*Directions for this task*.
Omit the images, then output each of the records below exactly.

*Records supplied*.
---

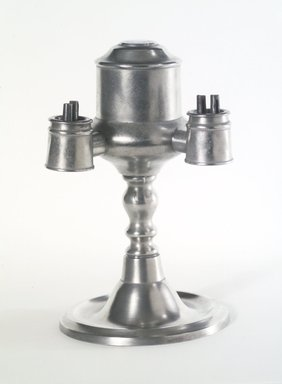 Yale and Curtis. Lamp, 1858-1867. Pewter, Overall: 8 1/4 x 5 1/4 x 5 in. (21 x 13.3 x 12.7 cm). Brooklyn Museum, Gift of Mrs. Samuel Doughty, 27.527. Creative Commons-BY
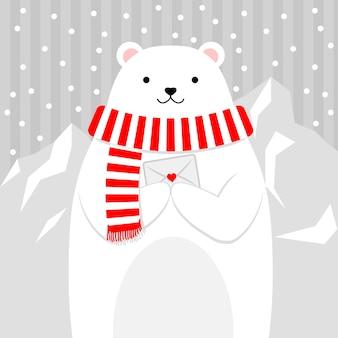 Netter bär im schnee, der einen buchstaben hält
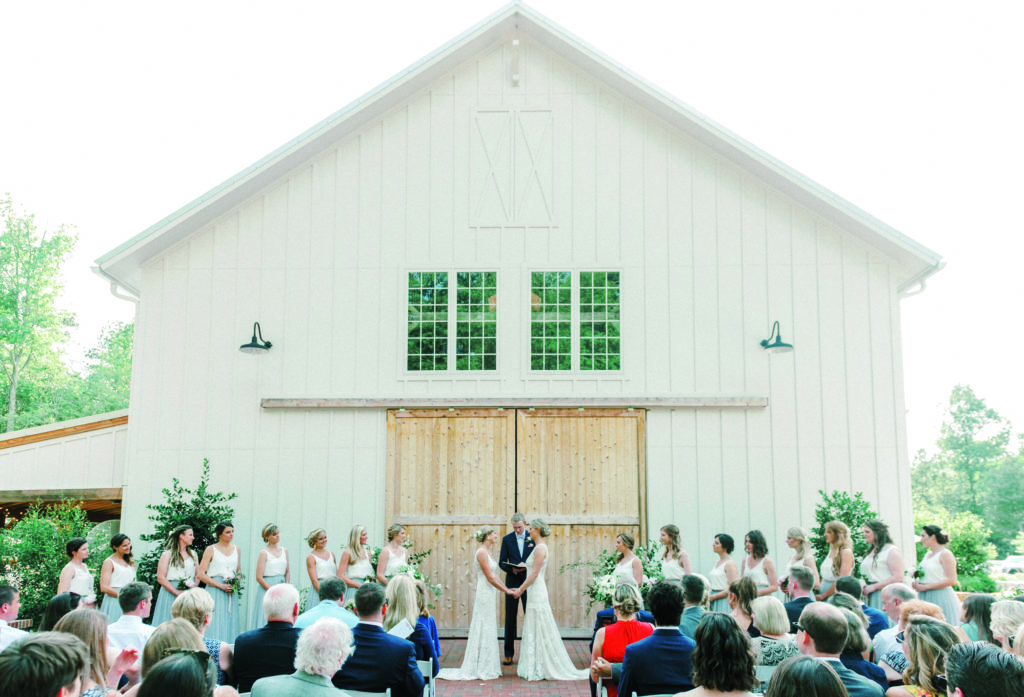 Kristine and Paige Falk at their wedding at The Barn of Chapel Hill at Wild Flora Farm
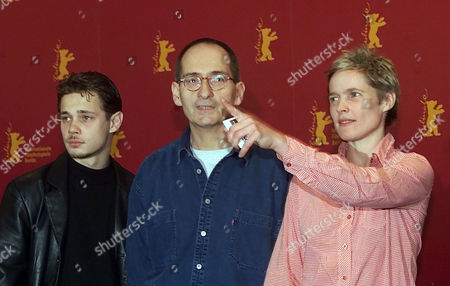 "WANNEK GRAF EICHHORN German actor Antonio Wannek, director Dominik Graf, and actress Karoline Eichhorn, from left, pose during a photo call before a press conference about their new film ""Der Felsen (A Map of the Heart)"" running in the competition at the 52nd Berlinale Film Festival in Berlin on"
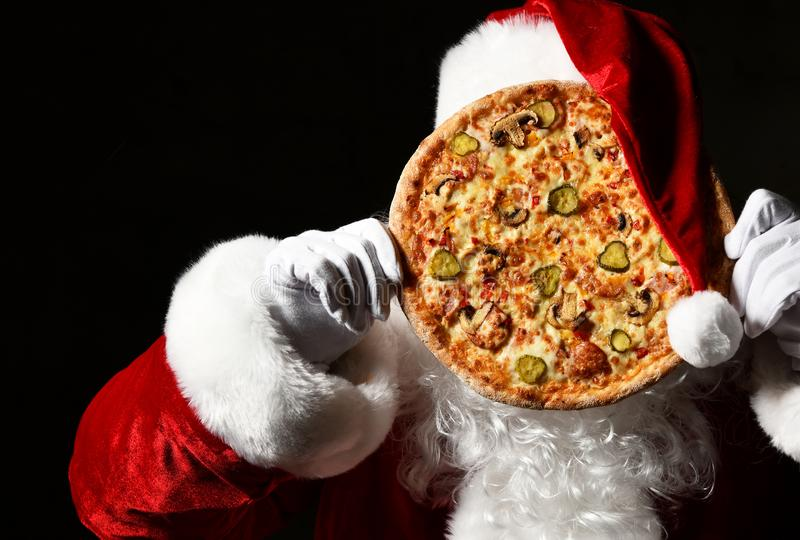 Merry Santa Claus is holding big tasty pizza in front of his face, hiding behind it. New year and Merry Christmas. Merry Santa Claus is holding big tasty pizza royalty free stock image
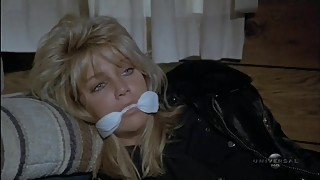 Heather Locklear is a tied up policewoman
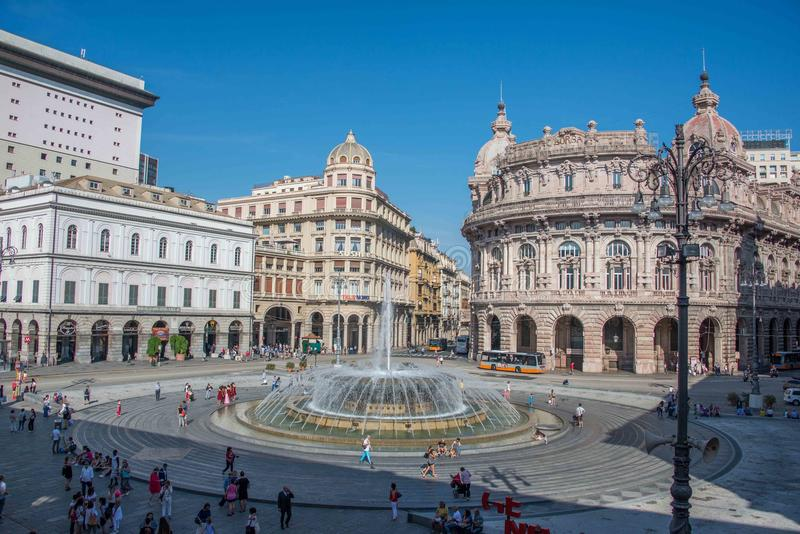 Piazza de Ferrari in Genoa. Italy the very center of the city. The Academy of fine arts and banks in front of the fountain royalty free stock photo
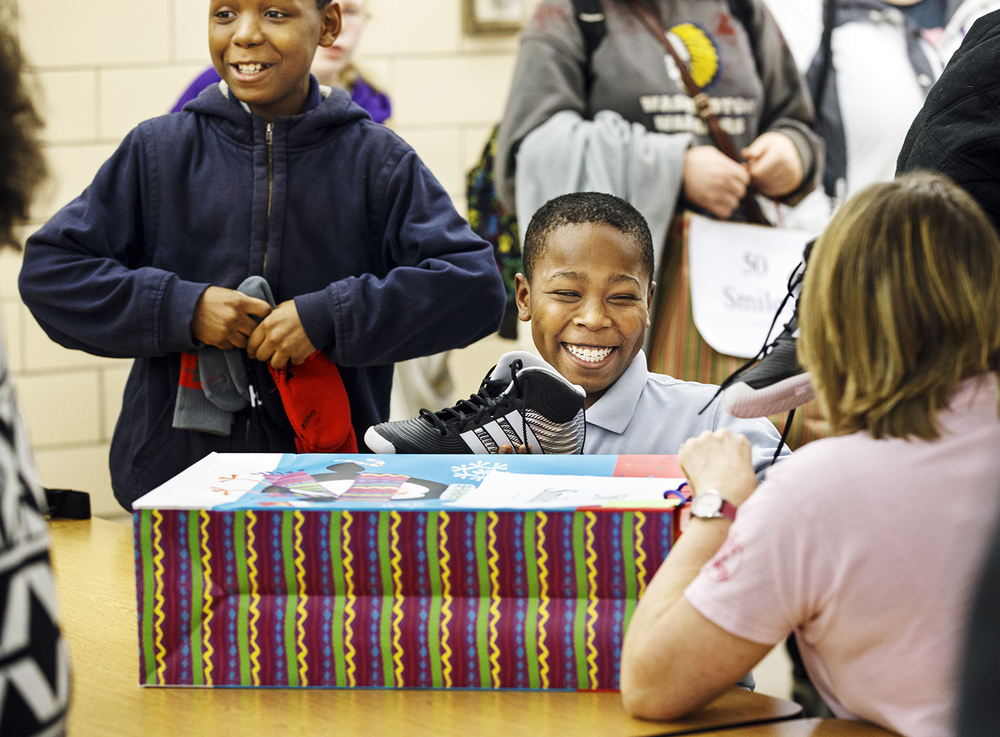Jy're Ray smiles as he shows Washington Middle School teacher Ann Kuehnel a pair of shoes he received during the Fifty Smiles event Friday, Dec. 19, 2014. Darryl Williams organized the annual event and secured donations to provide more than 100 students with gift bags. Ted Schurter/The State Journal-Register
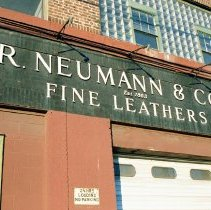 Image of Color photo of a wall sign for R. Neumann & Co., Est. 1883, Fine Leathers, 300 Observer Highway, Hoboken, Jan. 3 & 4, 2002. - Print, Photographic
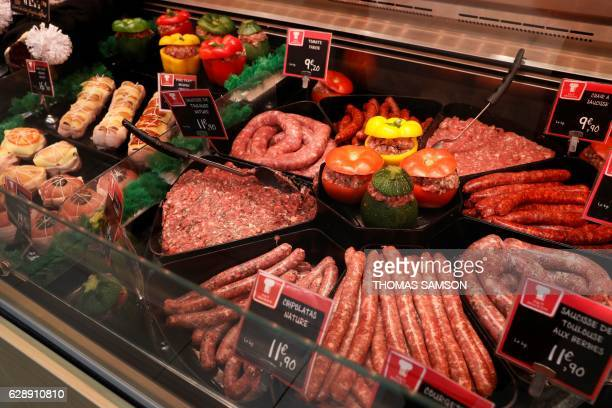 Sausages are pictired at an hypermarket store of French retail giant Carrefour in Villeneuvelagarenne near Paris on December 7 2016 / AFP / THOMAS...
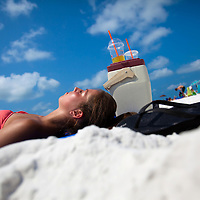 SARASOTA, FL -- June 14, 2011 -- Cassie Bonenfant, 18, who uses SPF 30 on her face and SPF 8 on her body, lays out on under the sun on vacation from Western New England College at Siesta Public Beach in Sarasota, Fla., on Tuesday, June 14, 2011.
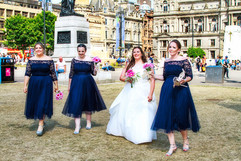 The Bride & Her Bridesmaids stroll Across George Square, Glasgow.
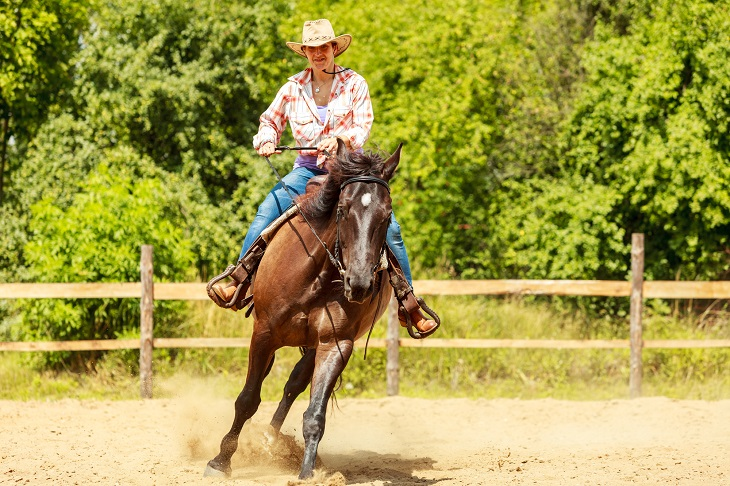 Active western cowgirl woman in hat training riding horse. American girl in countryside ranch. Horseback sport activity.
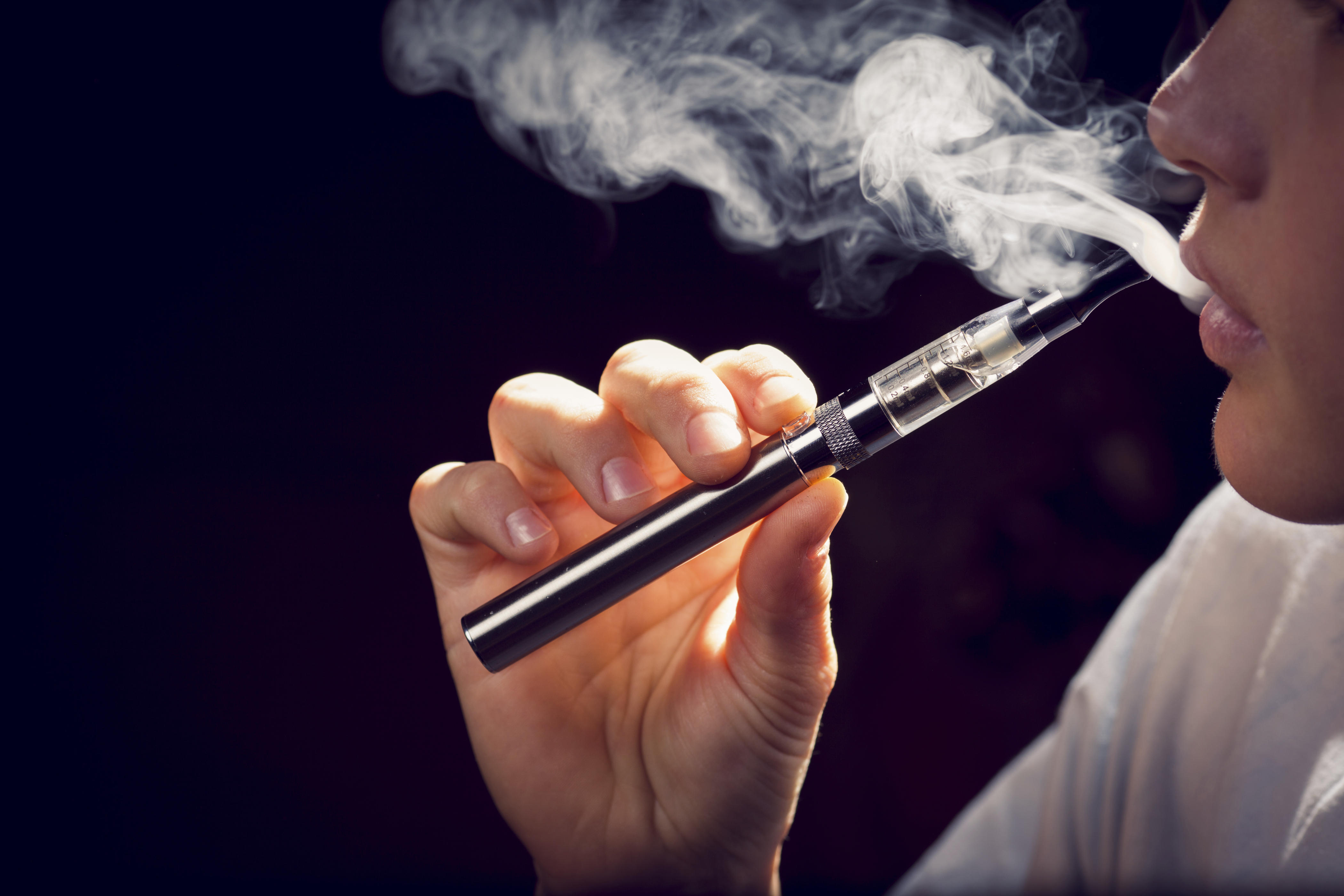 Are e-cigarettes safer than tobacco? New study fires up debate - CBS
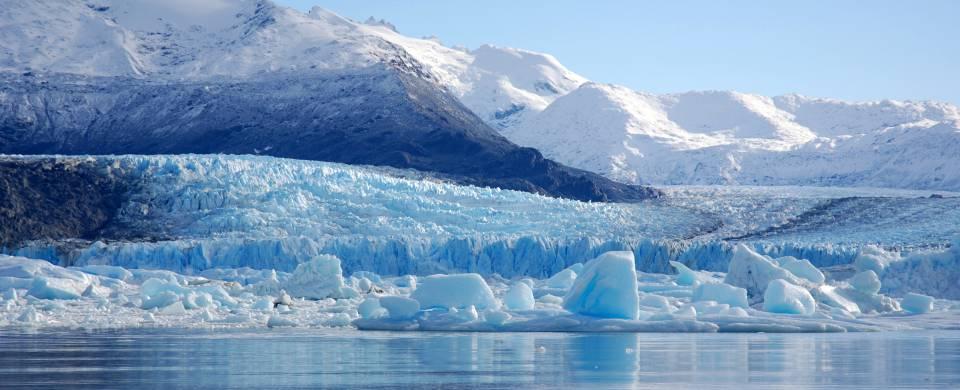 Impressive Perito Moreno glacier surrounded by snowy mountains in El Calafate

---

*Result for this task*.
 Yale and Curtis. Lamp, 1858-1867. Pewter, Overall: 8 1/4 x 5 1/4 x 5 in. (21 x 13.3 x 12.7 cm). Brooklyn Museum, Gift of Mrs. Samuel Doughty, 27.527. Creative Commons-BY
 Netter bär im schnee, der einen buchstaben hält
 Kristine and Paige Falk at their wedding at The Barn of Chapel Hill at Wild Flora Farm
 "WANNEK GRAF EICHHORN German actor Antonio Wannek, director Dominik Graf, and actress Karoline Eichhorn, from left, pose during a photo call before a press conference about their new film ""Der Felsen (A Map of the Heart)"" running in the competition at the 52nd Berlinale Film Festival in Berlin on"
 Merry Santa Claus is holding big tasty pizza in front of his face, hiding behind it. New year and Merry Christmas. Merry Santa Claus is holding big tasty pizza royalty free stock image
 Heather Locklear is a tied up policewoman
 Piazza de Ferrari in Genoa. Italy the very center of the city. The Academy of fine arts and banks in front of the fountain royalty free stock photo
Jy're Ray smiles as he shows Washington Middle School teacher Ann Kuehnel a pair of shoes he received during the Fifty Smiles event Friday, Dec. 19, 2014. Darryl Williams organized the annual event and secured donations to provide more than 100 students with gift bags. Ted Schurter/The State Journal-Register
 Image of Color photo of a wall sign for R. Neumann & Co., Est. 1883, Fine Leathers, 300 Observer Highway, Hoboken, Jan. 3 & 4, 2002. - Print, Photographic
 Sausages are pictired at an hypermarket store of French retail giant Carrefour in Villeneuvelagarenne near Paris on December 7 2016 / AFP / THOMAS...
 SARASOTA, FL -- June 14, 2011 -- Cassie Bonenfant, 18, who uses SPF 30 on her face and SPF 8 on her body, lays out on under the sun on vacation from Western New England College at Siesta Public Beach in Sarasota, Fla., on Tuesday, June 14, 2011.
 The Bride & Her Bridesmaids stroll Across George Square, Glasgow.
 Active western cowgirl woman in hat training riding horse. American girl in countryside ranch. Horseback sport activity.
 Are e-cigarettes safer than tobacco? New study fires up debate - CBS
 Impressive Perito Moreno glacier surrounded by snowy mountains in El Calafate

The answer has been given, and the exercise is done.